→ PROVIDED TEXT
###

2 1/2 cups apples, peeled, cored and chopped (2 large apples, preferably golden delicious or granny smith)
1 1/2 cups cranberries, chopped
1 small onion, chopped
1/2 cup packed brown sugar
1 large clove garlic, minced
1/4 cup golden raisins
1/2 tablespoon cider vinegar
1 tablespoon fresh peeled garlic, chopped
Mix all ingredients in a medium saucepan and bring to a boil. Cover and simmer, stirring occasionally until apples are tender and sauce is thick, about 1 hour. Cool to room temperature and serve with dinner and enjoy! Chutneys can also be canned if you are interested in taking the time. Canned chutney will keep much longer.
The most common use for the apple is in deserts. You will find a multitude of desert recipes using apples, but the apple pie is easily the most popular. My family loves our delightful variation on the traditional apple pie, apple dumplings. Apple dumplings are just as easy to prepare as apple pie, but they are even more exciting and delicious. The recipe that follows is my grandmother's recipe, which we have all enjoyed for years. This recipe serves four, but it can easily be increased.
First, prepare enough basic pastry dough for a double crust.
2 2/3 cups all-purpose flour
1 cup butter, very cold
2 teaspoons salt, if using unsalted butter
1/2 cup water
Blend flour and butter until it has the texture of coarse meal. You can use a food processor if you have one, or you can use a pastry blender to mix flour and butter. Alternately, you can blend with your hands or with two knives. Next you add the water. The amount of water depends on the flour and the butter, you want to add enough water so that the flour and butter begins to adhere together. If it forms one mass without being pressed together, you have used too much water. After adding the water, form the dough into two flattened disc shapes. Wrap in plastic wrap and refrigerate until you are ready to use. When you are ready to use the dough, roll it out and cut into four squares of approximately the same size. You will have some extra dough, but its better to have too much than too little.

###

Carry the apple recipe text forward from its final sentence, writing the part that comes next. The material that follows has no connection to the apple recipe text.

→ RAW RECORDS
###

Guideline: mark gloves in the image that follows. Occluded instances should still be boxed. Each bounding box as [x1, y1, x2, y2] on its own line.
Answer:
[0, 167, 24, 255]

###

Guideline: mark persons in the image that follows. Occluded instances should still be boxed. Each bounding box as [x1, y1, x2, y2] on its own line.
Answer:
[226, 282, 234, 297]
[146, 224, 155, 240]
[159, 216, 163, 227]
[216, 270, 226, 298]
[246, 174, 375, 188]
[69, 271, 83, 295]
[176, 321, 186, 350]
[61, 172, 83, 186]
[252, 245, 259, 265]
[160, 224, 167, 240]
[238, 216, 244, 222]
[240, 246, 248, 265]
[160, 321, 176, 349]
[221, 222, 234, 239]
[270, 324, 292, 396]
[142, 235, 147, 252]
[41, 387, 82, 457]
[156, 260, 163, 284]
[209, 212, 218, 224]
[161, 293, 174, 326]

###

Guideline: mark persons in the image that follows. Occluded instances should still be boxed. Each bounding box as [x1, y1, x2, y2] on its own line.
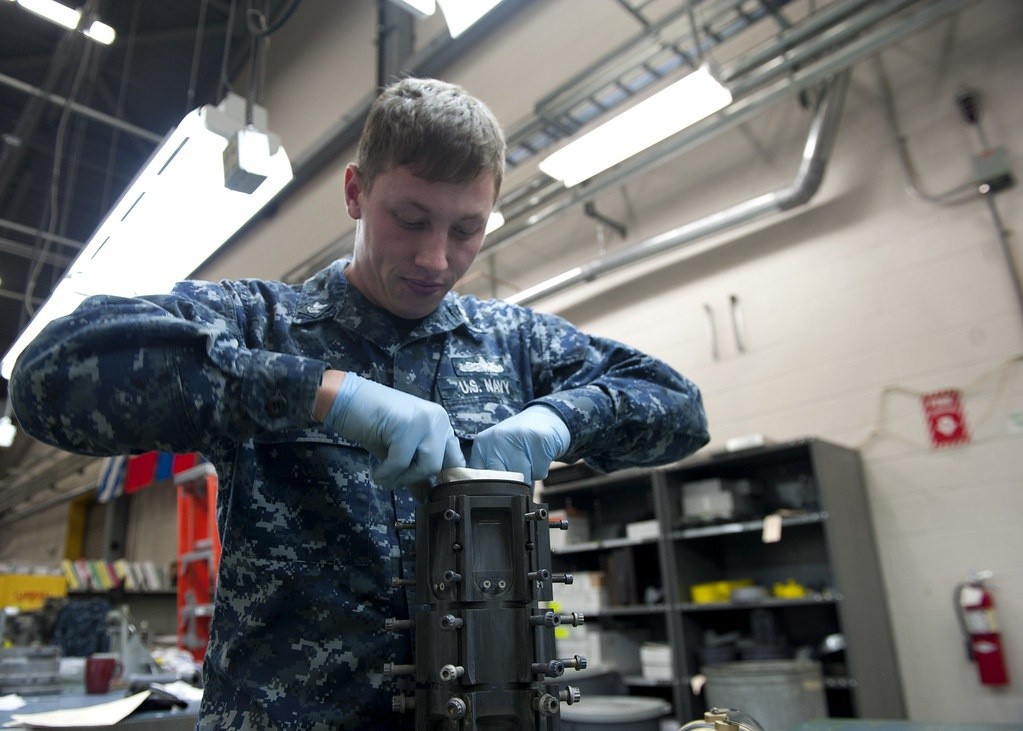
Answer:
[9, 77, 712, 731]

###

→ EXERCISE ANSWER
4 small to medium apples, peeled and cored, but left whole
Cinnamon and sugar, mixed
Place each peeled and cored apple on a square of pie dough; fill the hollow center of the apple with mixed cinnamon and sugar. Take the pie dough and wrap it around the apple, pinching the edges to make a nice and secure wrapping around the apple. Place all four apples into a baking pan.
2/3 cups sugar
1 1/2 cups water
2 tablespoons butter
1/4 teaspoon cinnamon
Put all ingredients in a small saucepan and bring to a boil, stirring constantly. Make sure all the sugar is dissolved. Now pour the sauce over the apples in the pan. Place the baking dish in a 425 degree preheated oven. Bake 40-45 minutes. Let cool and serve warm or cold with vanilla ice cream. These apples wrapped in pie dough will delight your taste buds and stun your guests with its simple delicious flavor.
This desert can be fairly rich, so if you want smaller portions, use smaller apples rather than dividing the dumplings. The cinnamon and sugar mixture melts during the cooking and is one of the dumpling's greatest aspects. If you cut into the dumpling before eating it disturbs the cinnamon and sugar as well as ruining the presentation.